• _Listed records_
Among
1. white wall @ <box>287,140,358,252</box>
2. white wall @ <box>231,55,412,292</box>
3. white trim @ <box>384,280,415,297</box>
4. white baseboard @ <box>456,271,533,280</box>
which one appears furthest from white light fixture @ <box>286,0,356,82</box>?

• _Required work_
Copy the rows above word for word, with nothing changed.

• _Finished task_
Among
1. white wall @ <box>287,140,358,252</box>
2. white wall @ <box>231,55,412,292</box>
3. white trim @ <box>384,280,415,297</box>
4. white baseboard @ <box>456,271,533,280</box>
which one appears furthest from white light fixture @ <box>286,0,356,82</box>?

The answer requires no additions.